● EXCERPT

Formation | 1906 |
---|---|
Type | Learned society |
Headquarters | Providence, Rhode Island |
Location | |
President | Amanda Loud |
Subsidiaries | New England Classical Journal |
Website | caneweb |
The Classical Association of New England (CANE) is a professional organization for scholars and teachers of classical antiquity in New England. CANE was founded in 1906 by a group of "concerned collegiate Hellenists" [1] led by George Edwin Howes of Williams College. Howes became the first Secretary-Treasurer of CANE and served in that capacity until 1920. Charles D. Adams of Dartmouth College was the first president.
Ellen E. Perry served as the organization's president from 2014 to 2020.
CANE has included both college and school teachers. Of the seven papers presented at the first meeting, three were given by college faculty and four by high-school faculty [2] Since about 1995 it has been customary to elect the president alternately from school and college faculty, [3] and the Annual Meeting is held on both college and school campuses throughout New England.
CANE holds an annual meeting in March of each year. It publishes the New England Classical Journal and, through the CANE Press, a collection of pedagogical materials. Each summer CANE runs the CANE Summer Institute, a two-week school with courses in classical literature, history, and art, and lectures open to the general public.

● SOURCE MATERIAL
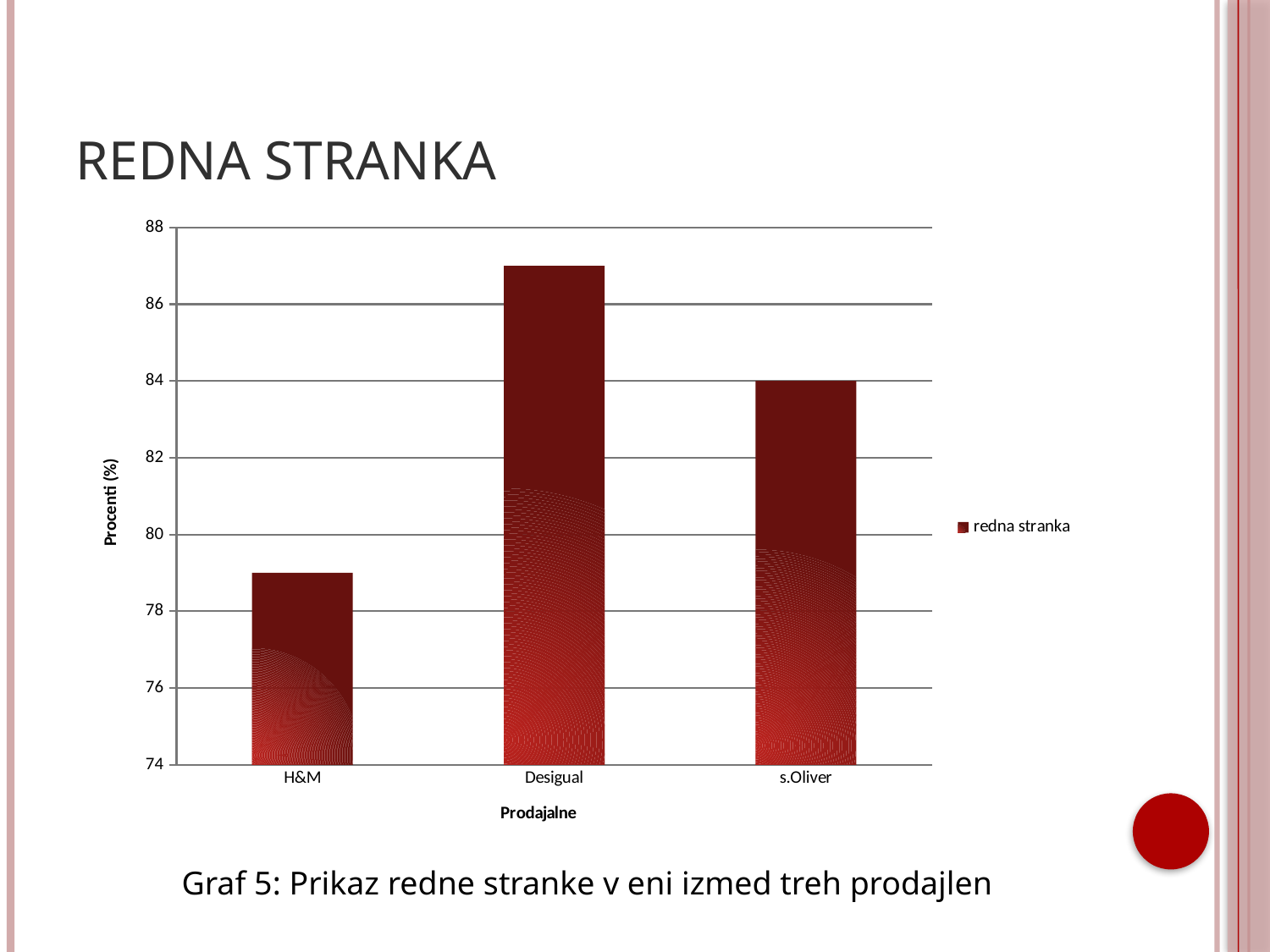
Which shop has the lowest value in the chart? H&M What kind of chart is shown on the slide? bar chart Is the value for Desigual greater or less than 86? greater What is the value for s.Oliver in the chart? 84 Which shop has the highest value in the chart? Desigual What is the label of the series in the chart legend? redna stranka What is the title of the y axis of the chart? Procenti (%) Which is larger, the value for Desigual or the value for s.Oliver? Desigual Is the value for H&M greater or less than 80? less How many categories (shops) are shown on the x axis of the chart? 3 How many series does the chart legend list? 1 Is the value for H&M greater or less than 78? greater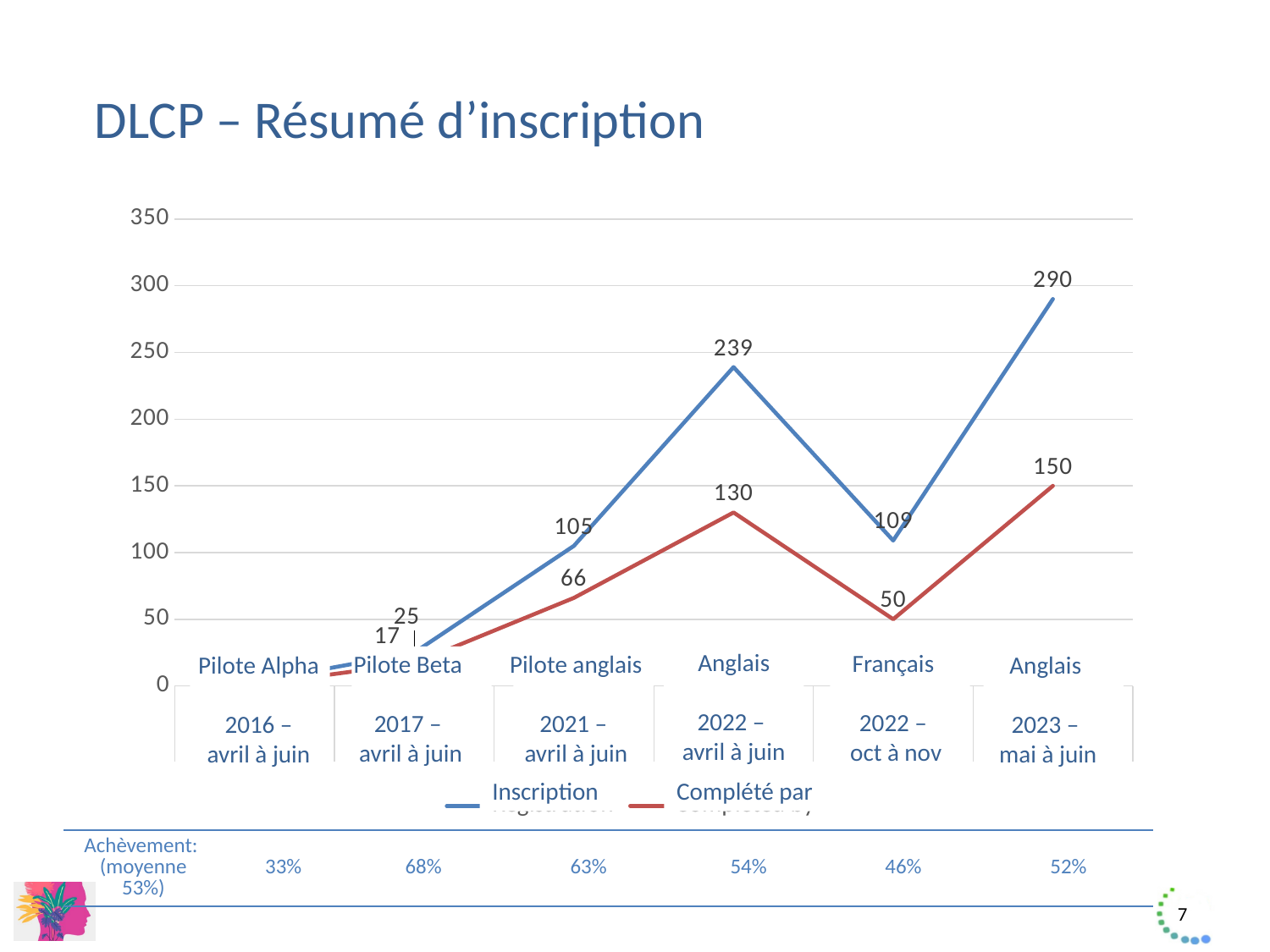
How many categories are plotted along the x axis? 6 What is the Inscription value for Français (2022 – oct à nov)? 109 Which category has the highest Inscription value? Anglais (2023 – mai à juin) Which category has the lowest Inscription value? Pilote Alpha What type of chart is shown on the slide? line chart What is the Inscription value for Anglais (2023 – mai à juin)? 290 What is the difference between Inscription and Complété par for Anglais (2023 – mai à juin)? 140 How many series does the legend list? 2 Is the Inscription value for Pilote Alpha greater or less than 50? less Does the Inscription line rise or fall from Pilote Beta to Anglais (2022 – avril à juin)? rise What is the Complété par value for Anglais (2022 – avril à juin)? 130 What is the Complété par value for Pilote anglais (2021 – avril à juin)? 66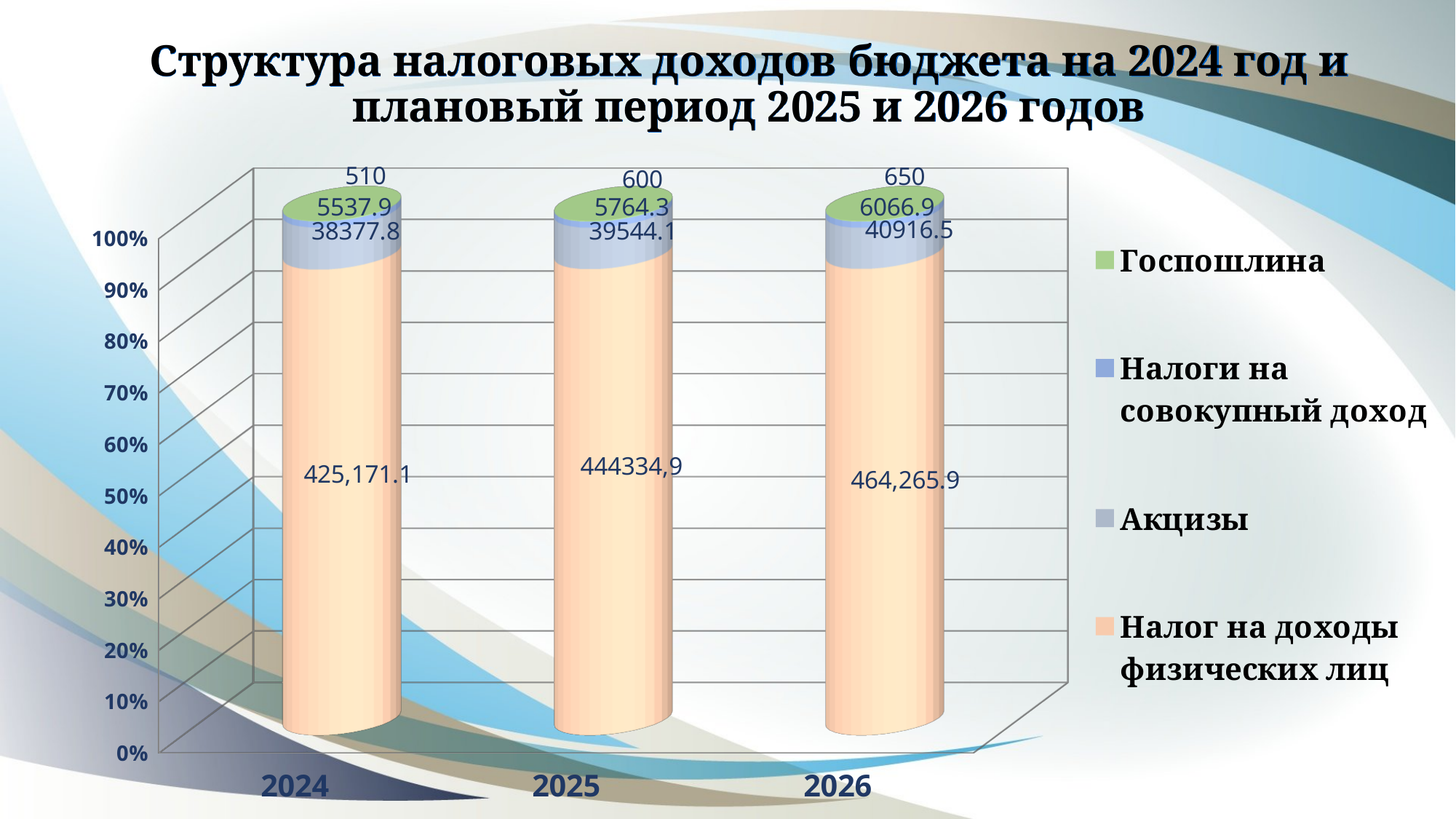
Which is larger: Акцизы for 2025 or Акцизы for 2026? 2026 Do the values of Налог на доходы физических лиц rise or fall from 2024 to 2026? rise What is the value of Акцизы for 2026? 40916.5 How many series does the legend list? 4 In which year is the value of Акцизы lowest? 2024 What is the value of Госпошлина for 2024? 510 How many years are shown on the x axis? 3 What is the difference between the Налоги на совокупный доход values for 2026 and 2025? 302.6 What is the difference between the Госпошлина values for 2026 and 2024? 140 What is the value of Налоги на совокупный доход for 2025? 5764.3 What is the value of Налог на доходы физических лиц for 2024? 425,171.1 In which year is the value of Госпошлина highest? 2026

● WORK ORDER
Output the text about the Classical Association of New England exactly, starting with "Formation | 1906" and going on through "2014 to 2020.".

● SOLUTION TO THIS PROBLEM
Formation | 1906 |
---|---|
Type | Learned society |
Headquarters | Providence, Rhode Island |
Location | |
President | Amanda Loud |
Subsidiaries | New England Classical Journal |
Website | caneweb |
The Classical Association of New England (CANE) is a professional organization for scholars and teachers of classical antiquity in New England. CANE was founded in 1906 by a group of "concerned collegiate Hellenists" [1] led by George Edwin Howes of Williams College. Howes became the first Secretary-Treasurer of CANE and served in that capacity until 1920. Charles D. Adams of Dartmouth College was the first president.
Ellen E. Perry served as the organization's president from 2014 to 2020.